The new breaching batteries were now commenced, one for three pieces on the isthmus, the other for seventeen pieces on the land front of the horn-work. These guns were brought from the Chofres at low water across the Urumea, at first in the night, but the difficulty of labouring in the water during darkness induced the artillery officers to transport the remainder in daylight, and within reach of the enemy’s batteries, which did not fire a shot. In the town the besiegers’ labours were impeded by the flaming houses, but near the foot of the hill the ruins furnished shelter for the musqueteers employed to gall the garrison, and the guns on the island of Santa Clara being reinforced were actively worked by the seamen. The besieged replied but little, their ammunition was scarce and the horrible vertical fire subdued their energy. In this manner the action was prolonged until the 8th of September when fifty-nine heavy battering pieces opened at once from the island the isthmus the horn-work and the Chofres. In two hours both the Mirador and the Queen’s battery were broken, the fire of the besieged was entirely extinguished, and the summit and face of the hill torn and furrowed in a frightful manner; the bread-ovens were destroyed, a magazine exploded, and the castle, small and crowded with men, was overlaid with the descending shells. Then the governor proudly bending to his fate surrendered. On the 9th this brave man and his heroic garrison, reduced to one-third of their original number and leaving five hundred wounded behind them in the hospital, marched out with the honours of war. The Spanish flag was hoisted under a salute of twenty-one guns, and the siege terminated after sixty-three days open trenches, precisely when the tempestuous season, beginning to vex the coast, would have rendered a continuance of the sea blockade impossible.

OBSERVATIONS.

1º. San Sebastian a third-rate fortress and in bad condition when first invested, resisted a besieging army, possessing an enormous battering train, for sixty-three days. This is to be attributed partly to the errors of the besiegers, principally to obstructions extraneous to the military operations. Amongst the last are to be reckoned the misconduct of the Admiralty, and the negligence of the government relative to the battering train and supply of ammunition; the latter retarded the second siege for sixteen days; the former enabled the garrison to keep up and even increase its means as the siege proceeded.

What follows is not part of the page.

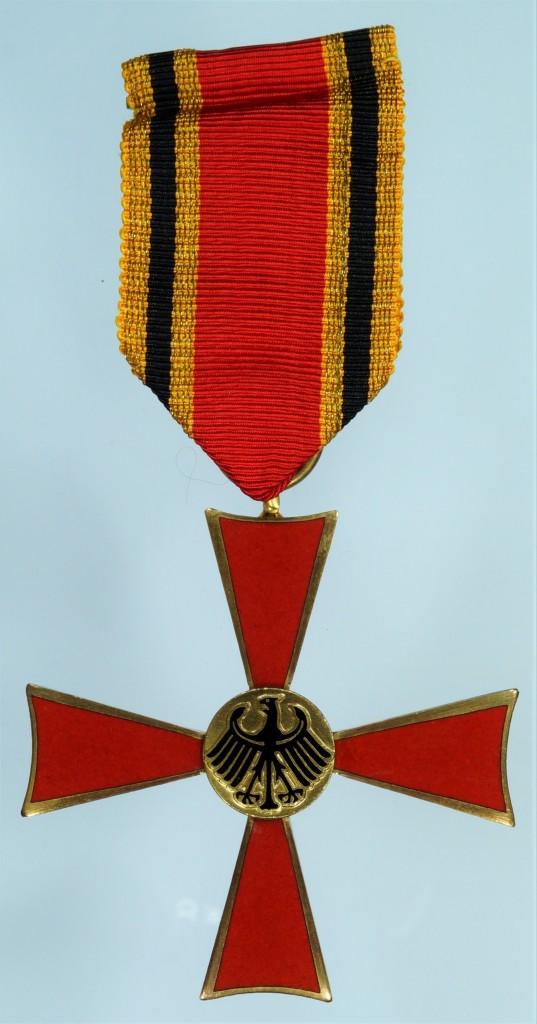 Vorderseite des Verdienstkreuzes am Band des Feuerwerkers Hugo Winter aus Kreuzau, vom 22. April 1958. Hersteller: Fa. C. E. Juncker.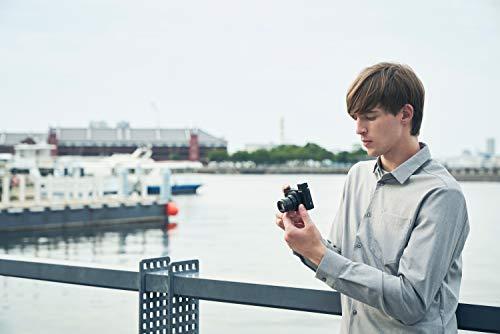 Sony DSC-HX99 Fotocamera Compatta con Sensore CMOS Exmor R, 18.2 MP, Processore BIONZ X, Obiettivo Zeiss 24-720 mm, Zoom ottico 28X, Schermo Touch LCD 3'' Orientabile, Mirino OLED, Nero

Next, in order and importance, was the failure of the Spanish authorities, who neglected to supply carts and boats from the country, and even refused the use of their public buildings for hospitals. Thus between the sea and the shore, receiving aid from neither, lord Wellington had to conduct an operation of war which more than any other depends for success upon labour and provident care. It was probably the first time that an important siege was maintained by women’s exertions; the stores of the besiegers were landed from boats rowed by Spanish girls!

Another impediment was Soult’s advance towards Pampeluna, but the positive effect of this was slight since the want of ammunition would have equally delayed the attack. The true measure of the English government’s negligence is thus obtained. It was more mischievous than the operations of sixty thousand men under a great general.

2º. The errors of execution having been before touched upon need no further illustration. The greatest difference between the first and second part of the siege preceding the assaults, was that in the latter, the approaches near the isthmus being carried further on and openings made in the sea-wall, the troops more easily and rapidly extricated themselves from the trenches, the distance to the breach was shortened, and the French fire bearing on the fronts of attack was somewhat less powerful. These advantages were considerable, but not proportionate to the enormous increase of the besiegers’ means; and it is quite clear from the terrible effects of the cannonade during the assault, that the whole of the defences might have been ruined, even those of the castle, if this overwhelming fire had in compliance with the rules of art been first employed to silence the enemy’s fire. A lodgement in the horn-work could then have been made with little difficulty, and the breach attacked without much danger.